Семен Израилевич Липкин
СТРАНИЧКИ АВТОБИОГРАФИИ
Мне было восемь лет, когда я поступил в пятую одесскую гимназию, в старший приготовительный класс. В нашем околотке я был единственным неправославным мальчиком, ставшим учеником казенной гимназии. Шел 1919 год, городом овладела добровольческая армия Деникина. Экзамены были трудными, так как, чтобы быть принятым, мне надо было сдать все предметы только на пятерки. Особенно запомнился тот экзамен, который принимали сразу три преподавателя - русского языка, истории и Закона Божьего. Я должен был прочесть стихотворение "с выражением", объяснить его грамматический строй, назвать коренные слова (то есть с буквой "ять"), ответить на вопросы, связанные с историей,стихотворения подбирались экзаменаторами соответствующим образом. На мою долю выпала пушкинская "Песнь о вещем Олеге". Дело пошло хорошо, я даже ответил на вопрос историка, как называлась столица хазарского царства,- Итиль: этого в учебнике не было, историк ко мне придирался, но я знал об этом городе, потому что любил читать книги по истории средних веков. Книгами меня снабжали соседи по двору - старшеклассники. Но историк вдруг спросил: "На каком языке говорили хазары?" Я был достаточно смышлен, чтобы понимать, что ответить: "на хазарском" - было бы ошибкой, здесь - явная ловушка, и, отчаявшись, сказал: "Не знаю". Тем самым отрезал себе дорогу в гимназию. За меня заступился батюшка: "Нельзя так",- сказал он историку. Мне вывели пятерку.

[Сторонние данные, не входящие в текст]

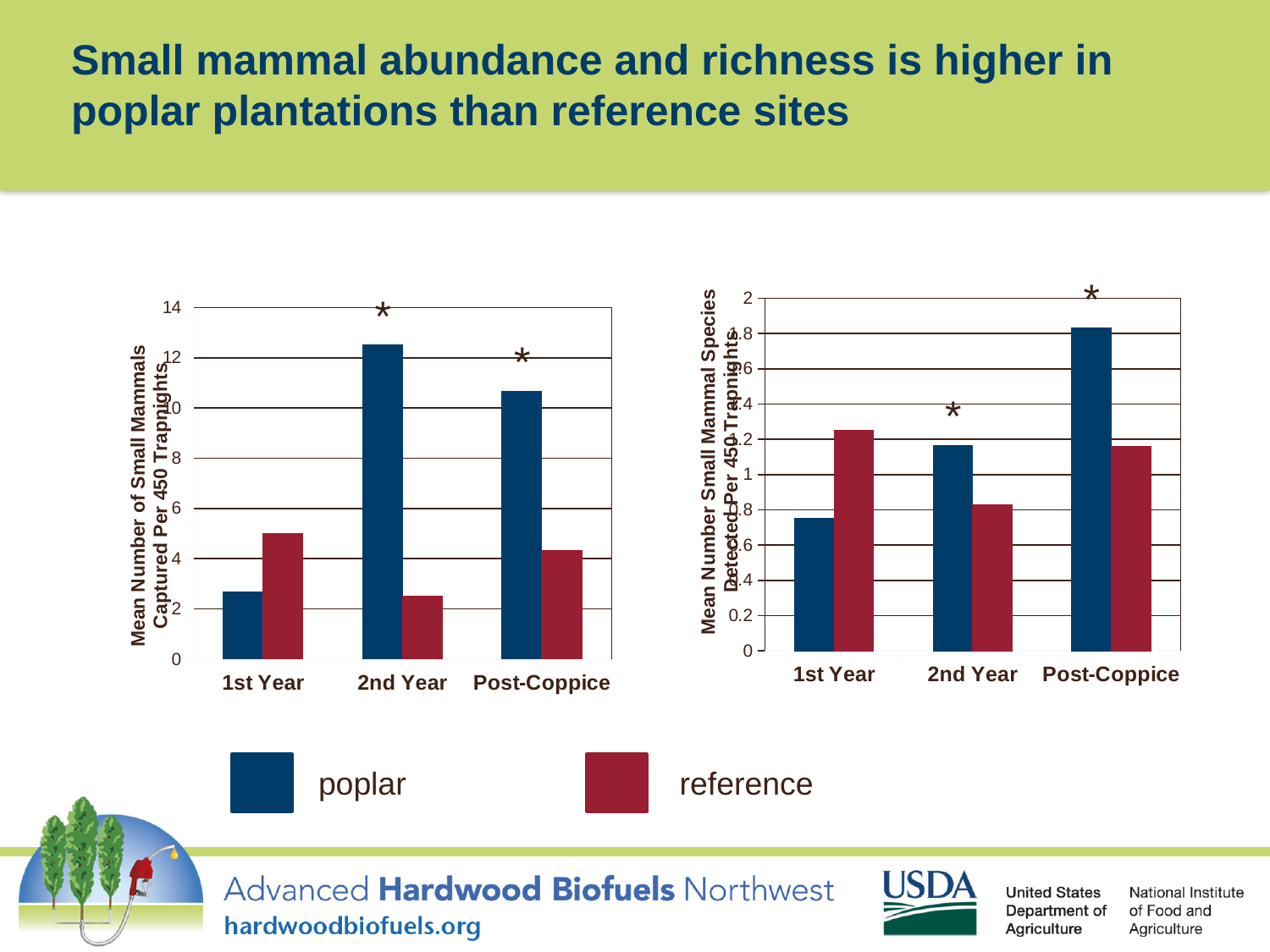
In the left chart (Mean Number of Small Mammals Captured), is the poplar value for 2nd Year greater or less than 12? greater In the left chart (Mean Number of Small Mammals Captured), which category has the lowest poplar bar? 1st Year In the left chart (Mean Number of Small Mammals Captured), which is larger for 1st Year, poplar or reference? reference What kind of chart is the left chart (Mean Number of Small Mammals Captured Per 450 Trapnights)? bar chart How many series does the shared legend below the charts list? 2 In the left chart (Mean Number of Small Mammals Captured), which category has the highest poplar bar? 2nd Year In the right chart (Mean Number Small Mammal Species Detected), do the poplar values rise or fall from 1st Year to Post-Coppice? rise In the right chart (Mean Number Small Mammal Species Detected), which is larger for 1st Year, poplar or reference? reference What colour represents the reference series in the legend? red How many categories are shown on the x axis of the left chart (Mean Number of Small Mammals Captured)? 3 In the right chart (Mean Number Small Mammal Species Detected), which category has the highest poplar bar? Post-Coppice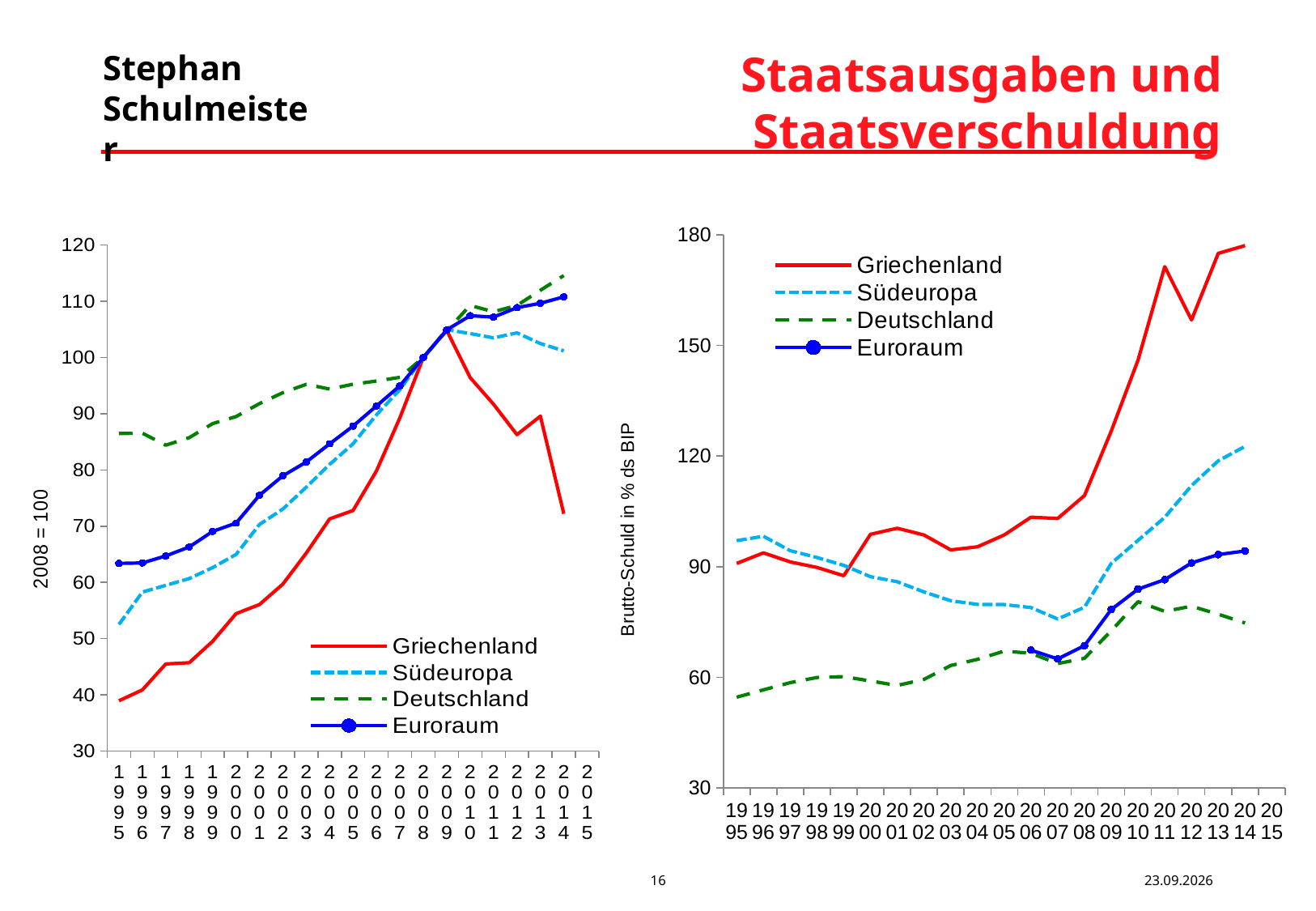
What kind of chart is the left chart on the slide? line chart In the right chart, which series has the highest value in 2014? Griechenland What is the y-axis label of the right chart? Brutto-Schuld in % ds BIP In the right chart, is the value for Griechenland in 2014 greater or less than 150? greater In the left chart, what is the value for Euroraum in 2008? 100 How many series does the legend of the right chart list? 4 In the left chart, does the Griechenland line rise or fall from 2009 to 2014? fall In the left chart, is the value for Griechenland in 2014 greater or less than 80? less In the left chart, is the value for Deutschland in 1995 greater or less than 80? greater In the right chart, which series has the lowest value in 2014? Deutschland In the left chart, which is larger in 2014, Deutschland or Südeuropa? Deutschland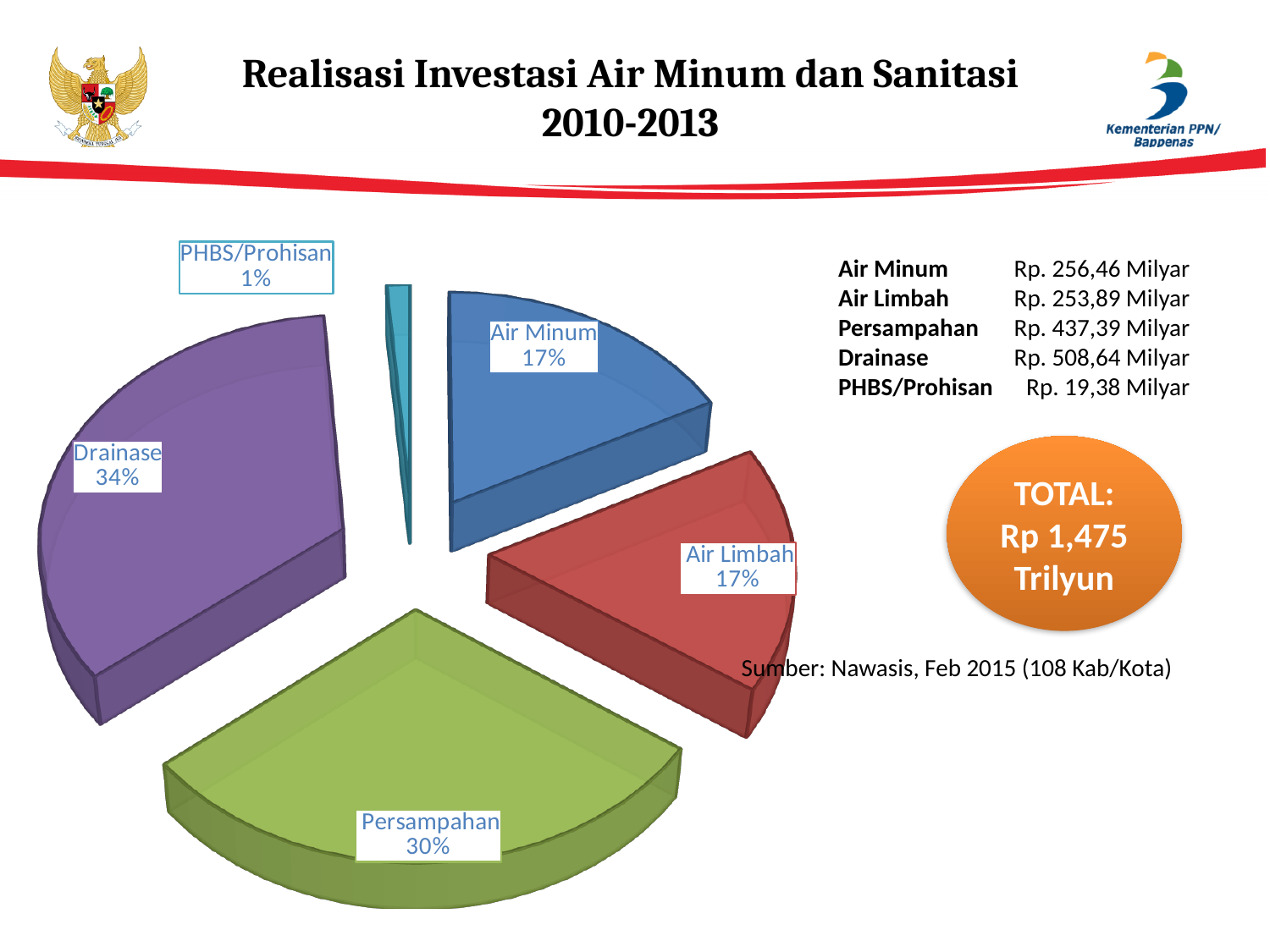
How many slices does the pie chart have? 5 What share of the pie does Drainase represent? 34% What is the title of the slide containing the pie chart? Realisasi Investasi Air Minum dan Sanitasi 2010-2013 What percentage is shown for Air Minum? 17% Which category has the largest slice of the pie? Drainase What share of the pie does Persampahan represent? 30% What percentage is shown for PHBS/Prohisan? 1% What kind of chart is shown on the slide? Pie chart By how many percentage points does Drainase exceed Persampahan? 4 percentage points Which category has the smallest slice of the pie? PHBS/Prohisan Which is larger, the share for Persampahan or the share for Air Limbah? Persampahan What colour is the Persampahan slice of the pie? Green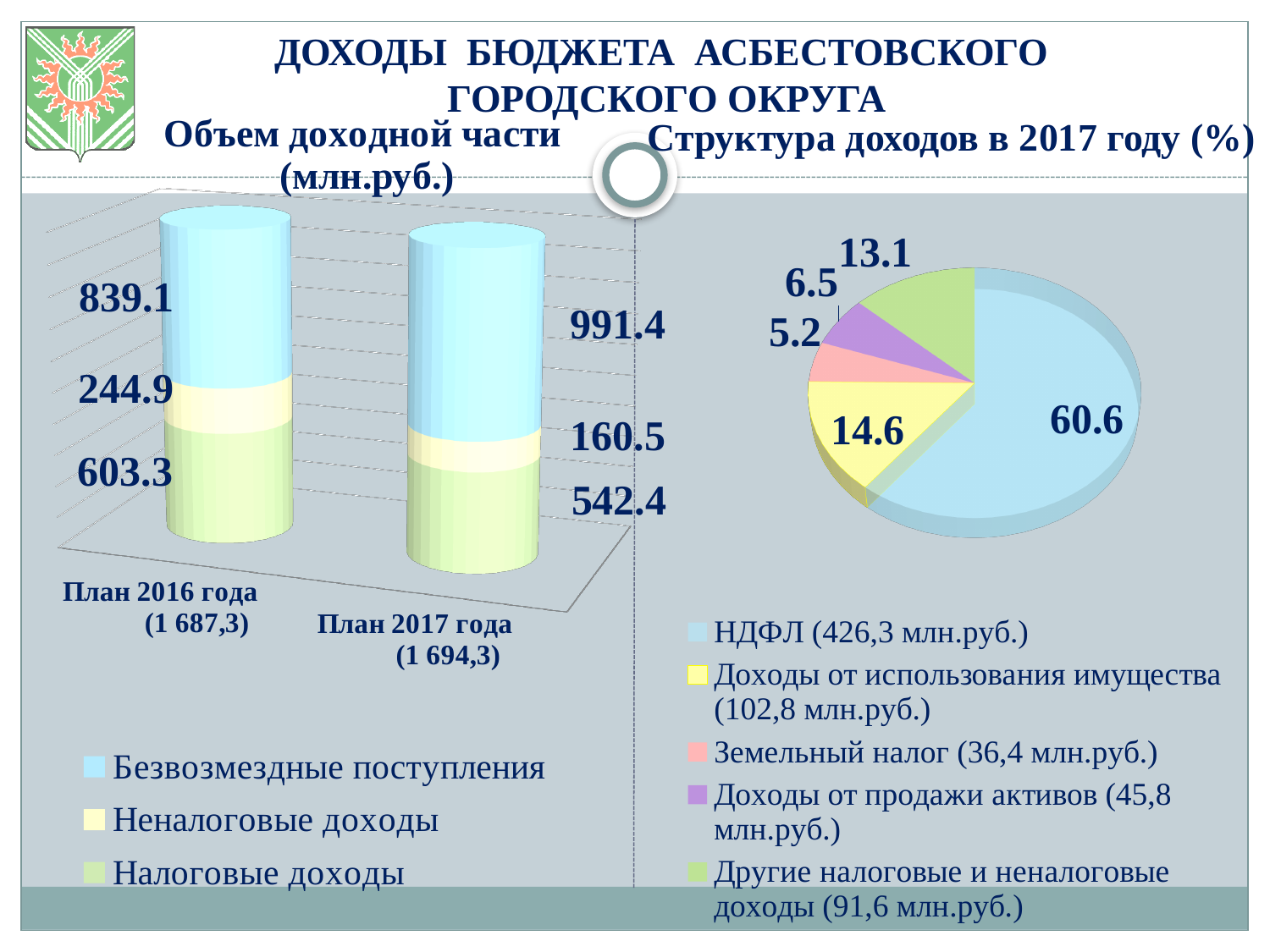
In the pie chart 'Структура доходов в 2017 году (%)', what is the share of Доходы от использования имущества? 14.6 In the chart 'Объем доходной части (млн.руб.)', which is larger: Налоговые доходы for План 2016 года or for План 2017 года? План 2016 года In the pie chart 'Структура доходов в 2017 году (%)', which category has the smallest share? Земельный налог In the chart 'Объем доходной части (млн.руб.)', what is the difference between Безвозмездные поступления in План 2017 года and in План 2016 года? 152.3 How many series does the legend of the chart 'Объем доходной части (млн.руб.)' list? 3 In the chart 'Объем доходной части (млн.руб.)', what is the value of Безвозмездные поступления for План 2017 года? 991.4 How many slices does the pie chart 'Структура доходов в 2017 году (%)' have? 5 In the chart 'Объем доходной части (млн.руб.)', what is the value of Неналоговые доходы for План 2017 года? 160.5 What kind of chart is 'Объем доходной части (млн.руб.)'? Stacked bar chart In the chart 'Объем доходной части (млн.руб.)', what is the total of the stacked bar for План 2016 года? 1 687,3 In the pie chart 'Структура доходов в 2017 году (%)', what share does НДФЛ have? 60.6 In the chart 'Объем доходной части (млн.руб.)', what is the value of Налоговые доходы for План 2016 года? 603.3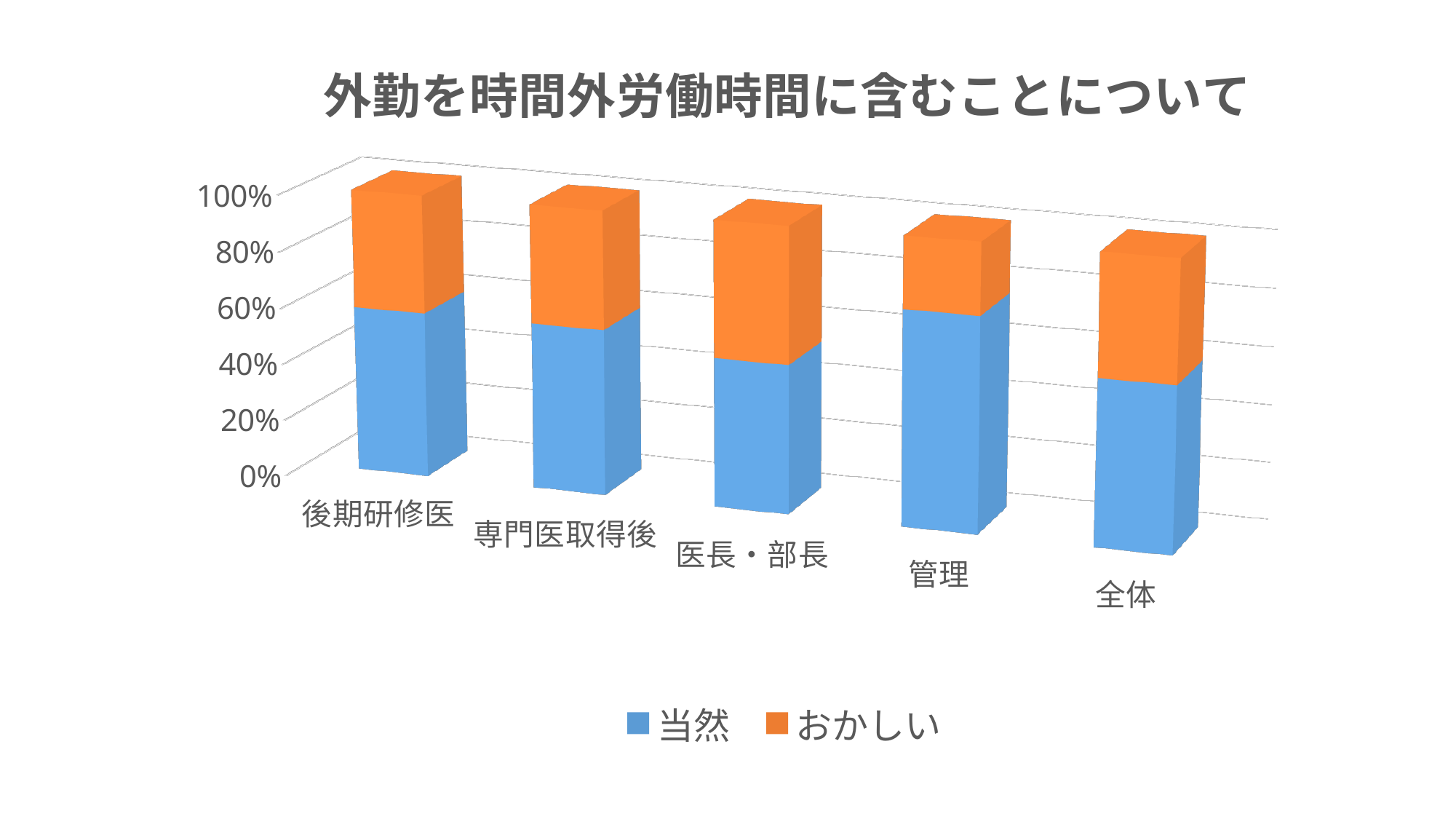
Which series is shown in orange in the chart? おかしい How many categories are shown on the x axis of the chart? 5 Which has the larger 当然 share, 管理 or 医長・部長? 管理 Which has the larger おかしい share, 医長・部長 or 管理? 医長・部長 Is the おかしい share for 管理 greater or less than 40%? less Is the 当然 share for 管理 greater or less than 60%? greater Is the 当然 share for 後期研修医 greater or less than 40%? greater What is the total of the stacked bar for 全体? 100% What kind of chart is shown on the slide? stacked bar chart What is the title of the chart? 外勤を時間外労働時間に含むことについて Which category has the highest share of 当然? 管理 How many series does the legend list? 2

Я был освобожден от уроков Закона Божьего, но посещал их,- и не только из благодарности батюшке. Я был религиозен, а почему,- объяснить трудно. Мой отец, старый социал-демократ, в Бога не верил, мать исполняла только некоторые обряды, слабо понимая их значение. В моей голове странно сливались и Ветхий Завет, которому, против воли отца, меня учили в подлиннике, и мифы Греции, и мифы Египта, и уроки Нового Завета. С непостижимым благоговением я по праздникам входил и в Покровскую церковь на Александровском проспекте, и в греческую на Екатерининской, и на той же Екатерининской - в польский костел, и в синагогу на Жуковской, и в караимскую кинесу на Ришельевской, и в кирху на Новосельской. Особенно мне нравилось богослужение в католическом храме св. Петра на Гаванном спуске,- там молились местные французы. С тем же благоговением, став переводчиком, я посещал калмыцкие хурулы и самаркандские мечети, а потом - индуистские храмы в Дели, Калькутте, Мадрасе. Сердце мое трепетало, в голове рождалось чудо мысли. Может быть, мои экуменические воззрения, окрепшие в молодости, тайно, подспудно рождались во мне в детские годы.
В отличие от многих своих ровесников, я без интереса читал Майна Рида, Луи Буссенара, с упоением читал романы Фенимора Купера, Вальтера Скотта и стихи, заучивая наизусть строки Некрасова, Никитина, Плещеева, А. К. Толстого, Майкова, сказки Пушкина. Я и сам рано начал писать стихи, подражая знакомым мне образцам. В годы военного коммунизма, помимо, конечно, Библии, излюбленным моим чтением стали "Илиада" и "Одиссея".